Language model = finding a probability distribution over a sequence of words (traditionally estimated n-gram probabilities)
This model trains CNN + RNN to create language model based on character level embedding
Advantages of character level embedding:
No need for morphological tagging
Can embed morphological properties of an input language
Free from out-of-vocabulary issues
Architecture:
Embedding vector of each character is concatenated to form matrix representation of each word
Convolution with multiple filters, which essentially picking out n-grams of characters
Max-pooling to create a fixed dimensional word vector
Apply Highway Network to the word vector
Instead of complete non-linear transformation, it is a weighted non-linear transformation
Using additional affine transformation + non-linearity as "carry gate", this network adaptively carries some meaningful information of the input vector directy to the output vector.

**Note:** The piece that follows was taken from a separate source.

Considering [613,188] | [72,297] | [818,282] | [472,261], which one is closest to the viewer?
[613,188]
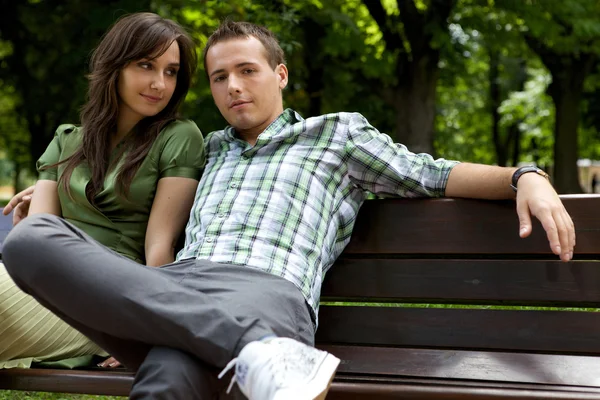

LSTM to predict the subsequent word for the given input word (trained on cross entropy loss)
While word embedding vectors focus on the contextual information of the input's surrounding words, this model relies on the context of each character within the word to generate word vectors.
In a way, it can create more isolated/localized embedding of a word that captures the internal structure or the morphological properties of a word (Representing words in different dimensional space)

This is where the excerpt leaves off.